▸ **Directions**
Copy out the following passage on the Piedra del Convento in full, without changing a word.

▸ **Document section**
● ● ● ● ●
ROCK FEVER.  The Piedra del Convento (that is how the name appears on herbarium labels) has long been known to us as a classic collecting locale of Henri Pittier and Adolphe Tonduz.  From their writings, we knew the approximate location of this rock:  near where their route along the eastern edge of the Valle de El General crossed the Río Convento, at an elevation of about 850 m.  However, the hallowed Piedra appears on no recent maps, and its exact location has remained a mystery, even as to province (the Río Convento forming the boundary between Prov. San José and Prov. Puntarenas).  But a recent resurgence of interest in this historic landmark, beginning in 2004, has led to the rediscovery of the Piedra, attended by a flurry of publicity resulting in its official declaration as Patrimonio Nacional.  The following article appeared in the Costa Rican newspaper La Nacion on 5 April, 2007:

http://www.nacion.com/ln_ee/2007/abril/05/aldea1053078.html

Here we learn definitively that the rock is located in the Cantón de Buenos Aires, Prov. Puntarenas.  Moreover, we see that the rock is not only hallowed, it is hollowed as well!  We had envisioned a prominent spire or dome, visible for miles around, but this Piedra is rather more of a mushroom, hunkered down in the undergrowth.  Because its considerable overhang provided shelter for weary travelers, the rock was valued as a “dormida,” or campsite, rather than a lookout or guidepost.  See even more pictures of the rock, and rock aficionados, at the following site:

http://www.perezzeledon.net/modules.php?name=News&file=article&sid=559

We owe our belated awareness of these events to independent investigations by Manual correspondent Mario Blanco (FLAS), who has calculated the approximate position of the Piedra as 9°17’N, 83°29’W (or very near “Hda. Sonador,” on the Buenos Aires quadrangle).
● ● ● ● ●
▸ **Entries supplied**
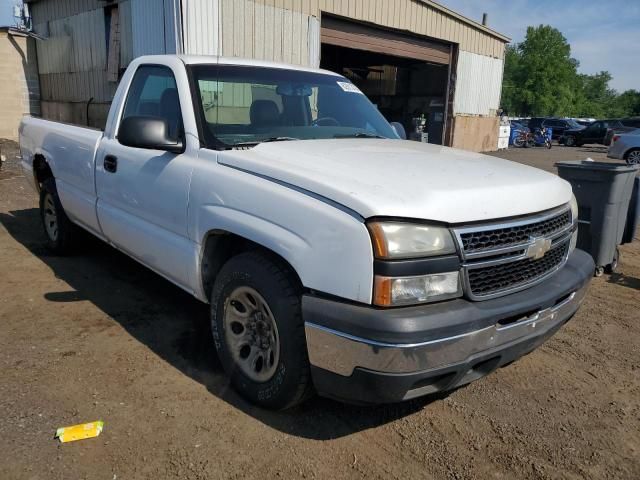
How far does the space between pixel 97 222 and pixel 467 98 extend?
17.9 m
● ● ● ● ●
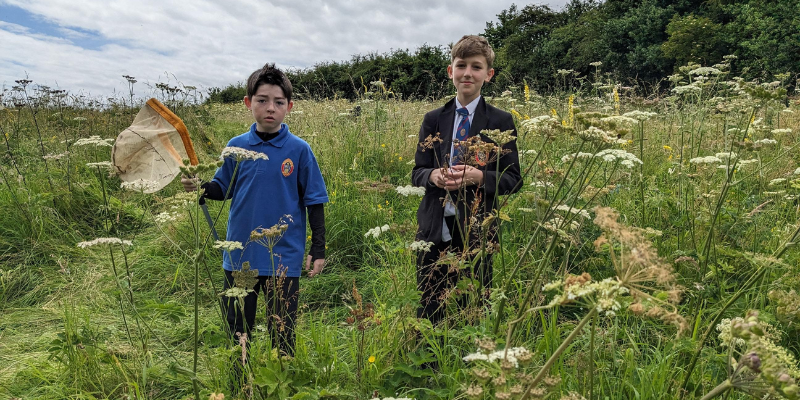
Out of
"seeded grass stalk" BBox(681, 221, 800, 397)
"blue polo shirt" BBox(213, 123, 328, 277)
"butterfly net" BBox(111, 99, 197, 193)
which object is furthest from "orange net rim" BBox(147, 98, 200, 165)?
● ● ● ● ●
▸ **Result of the exercise**
ROCK FEVER.  The Piedra del Convento (that is how the name appears on herbarium labels) has long been known to us as a classic collecting locale of Henri Pittier and Adolphe Tonduz.  From their writings, we knew the approximate location of this rock:  near where their route along the eastern edge of the Valle de El General crossed the Río Convento, at an elevation of about 850 m.  However, the hallowed Piedra appears on no recent maps, and its exact location has remained a mystery, even as to province (the Río Convento forming the boundary between Prov. San José and Prov. Puntarenas).  But a recent resurgence of interest in this historic landmark, beginning in 2004, has led to the rediscovery of the Piedra, attended by a flurry of publicity resulting in its official declaration as Patrimonio Nacional.  The following article appeared in the Costa Rican newspaper La Nacion on 5 April, 2007:

http://www.nacion.com/ln_ee/2007/abril/05/aldea1053078.html

Here we learn definitively that the rock is located in the Cantón de Buenos Aires, Prov. Puntarenas.  Moreover, we see that the rock is not only hallowed, it is hollowed as well!  We had envisioned a prominent spire or dome, visible for miles around, but this Piedra is rather more of a mushroom, hunkered down in the undergrowth.  Because its considerable overhang provided shelter for weary travelers, the rock was valued as a “dormida,” or campsite, rather than a lookout or guidepost.  See even more pictures of the rock, and rock aficionados, at the following site:

http://www.perezzeledon.net/modules.php?name=News&file=article&sid=559

We owe our belated awareness of these events to independent investigations by Manual correspondent Mario Blanco (FLAS), who has calculated the approximate position of the Piedra as 9°17’N, 83°29’W (or very near “Hda. Sonador,” on the Buenos Aires quadrangle).